*WRITTEN REQUEST*
Write out the lines below word for word, leaving out any picture.

*PROVIDED RECORDS*
-- Begin --

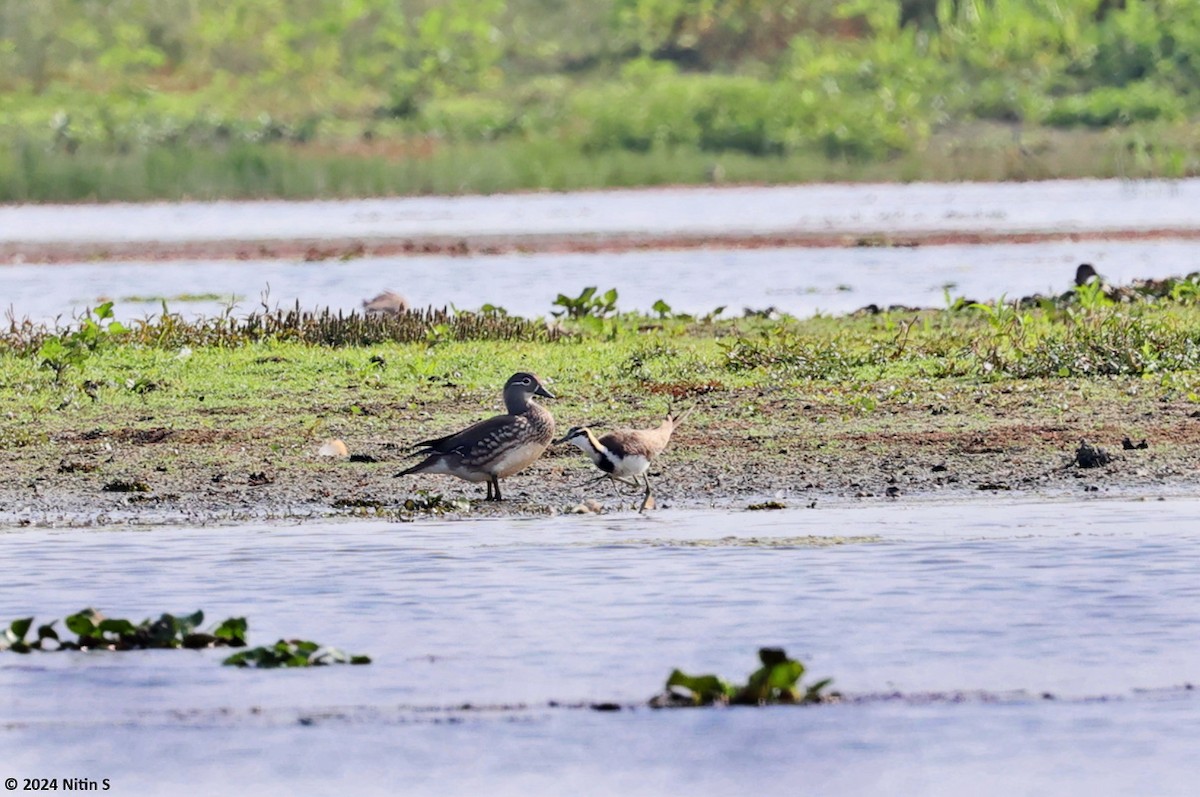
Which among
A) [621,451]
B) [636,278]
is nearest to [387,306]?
[621,451]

-- End --

*RIGHT ANSWER*
Which among
A) [621,451]
B) [636,278]
is nearest to [387,306]?
[621,451]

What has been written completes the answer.